Старик, что всё это время стоял у окна и наблюдал, кивнул головой во след ворону и воскликнул важно, подражая деду, своему: «ЧертовА!» А после, тонко, по-ребячьи, как водится это в порывах искренности душевной, всхлипнул и вздохнул:
– Бедные мы бедные. Как же мне жалко их, всех… – И отвернулся, чтобы не увидал никто, как слёзы ищут дорогу к воротнику, плутая по лабиринтам морщин.
Сожаления об одном предмете, невольно лишают сочувствия иной. И эта невозможность благорасположения ко всему на свете – главная ущербность бытия. До той поры, пока не осознаешь избывность его, ускользающего в водовороте измерения, которого нет.
Нет в том смысла…
Мальчишки в зоопарке испугали фламинго. Он пытался сплясать для дам. А тут они. В сумерках, исподтишка. Озлобленным хохотом подзадоривая друг друга. Толкая локтями, ища одобрения. Фламинго балансировал изящно на краю водоёма, но вздрогнул и оступился, подвернул ступню. Едва не переломил. И, хромая, стеснённый неловкостью, побрёл прочь.
– За что?! За что ему это? Мало того, что он оказался взаперти?
Блестящие чёрные волосы, на вид приклеенные к черепу. Клюв носа. Надменный, презрительный взгляд на всё, что вокруг. Точнее – насквозь всего. Отмечающий лишь себя. Позволяющий миру разместиться подле его неприятно небольших ступней. Плюющий на этот мир…
– Эй! Вы! Вы понимаете русскую речь?!.
– Он не понимает. Это индус. Привык, что грязно вокруг.
…Лягушка, охватив руками камень, дремала. Тот терял часть своей горячности в её объятиях. Но солнце подстёгивало страсти и не давало шанса успокоить ускоряющую течение кровь. А неподалёку направлялась в небытие оса, развесив сухопарые голени промеж губ жабы. Сматывал клубок чёрных ниток уж, прячась под куском коры. Маленькие зелёные гусеницы перекрашивали сосну в блондинку и завивали ей кудри. Ястреб с вороном ссорились в вышине. Делили небо. Не понимая, что нет в том смысла.
Молва
Ласточки стирают манишки в пруду. С лёта ударяются о воду. Так, некогда, женщины скалкой избивали измаранное отмоченное бельё. С плеча. Наотмашь. В досаде ли на белизну птичьих одеяний?

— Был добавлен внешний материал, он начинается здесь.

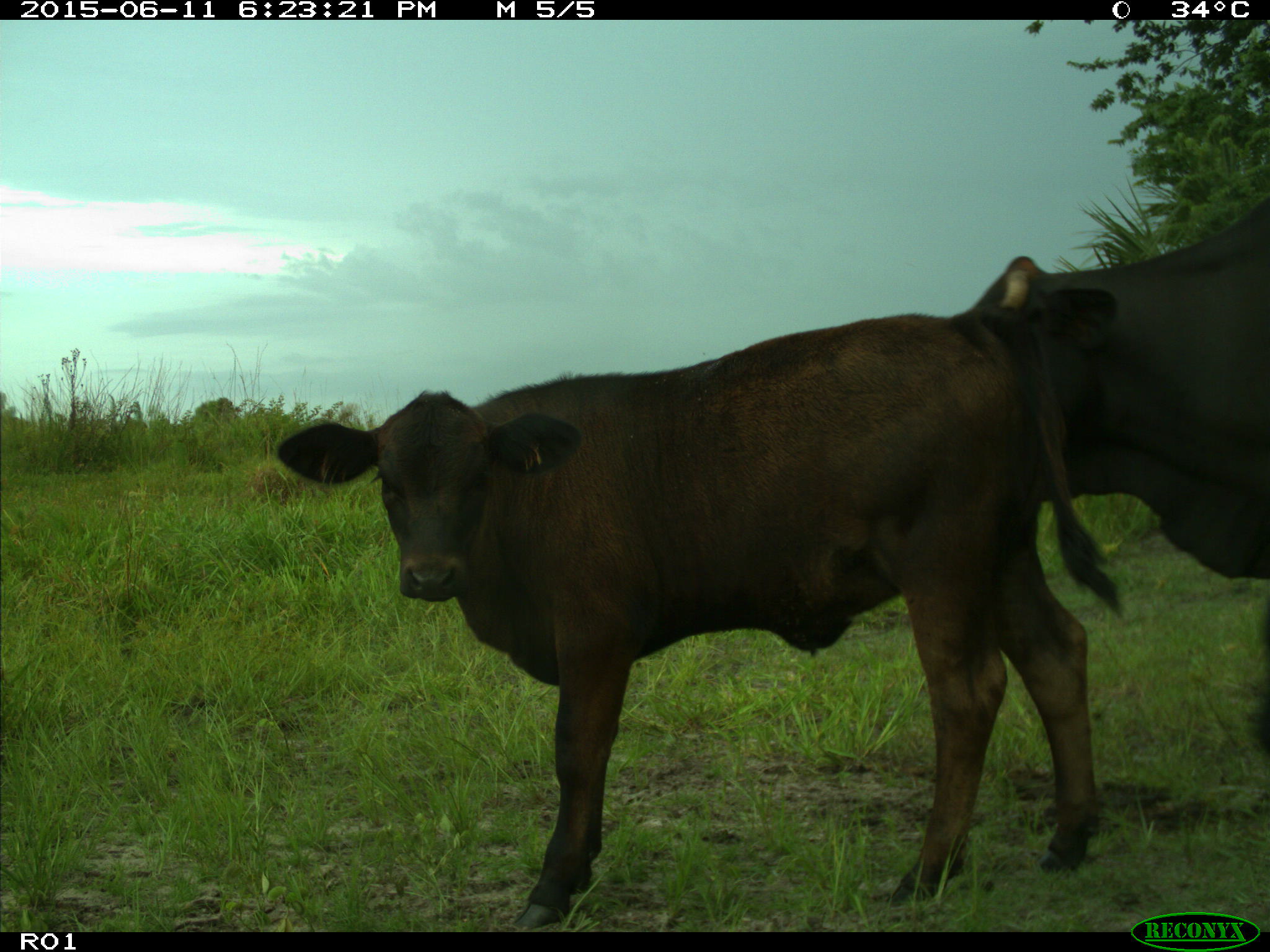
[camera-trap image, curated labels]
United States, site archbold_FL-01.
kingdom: Animalia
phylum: Chordata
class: Mammalia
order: Artiodactyla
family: Bovidae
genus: Bos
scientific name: Bos taurus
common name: domestic cow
Bos taurus (domestic cow).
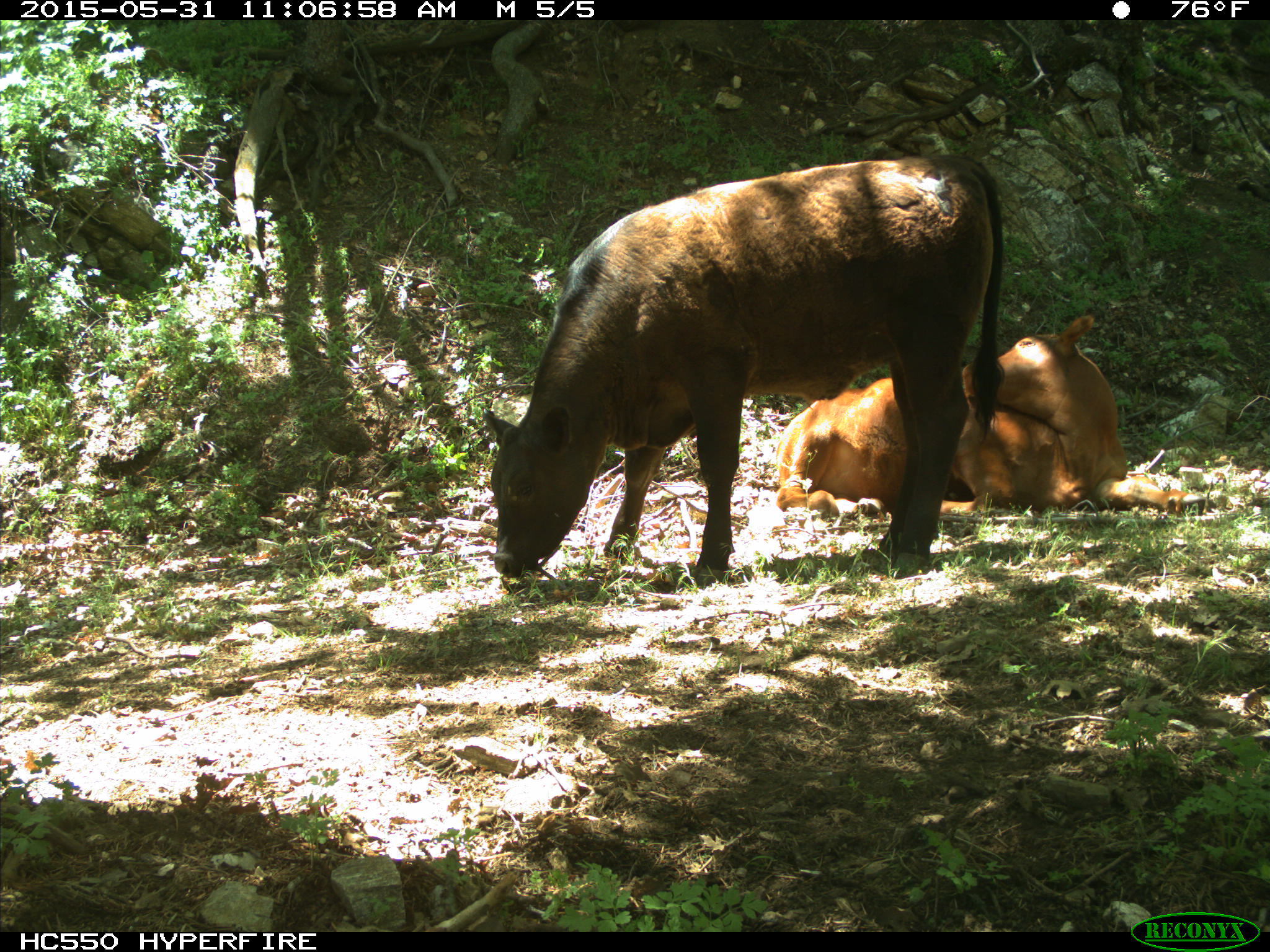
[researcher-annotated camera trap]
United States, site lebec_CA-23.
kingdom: Animalia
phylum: Chordata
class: Mammalia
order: Artiodactyla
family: Bovidae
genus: Bos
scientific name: Bos taurus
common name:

Зачерпнув побольше воды в карманы, ласточки располагаются неподалёку, отжимая и сюртук, и галстух. Понемножку. Многократно. А после, как наряд приобретает первозданный праздничный, парадный вид, птицы принимаются шалить. Ныряя под воду, обходя вниманием обескураженных вымокших насекомых. Доступность и неповоротливость их не привлекает озорниц. Манкируя ненасытностью, взрывают поверхность воды попарно, по трое.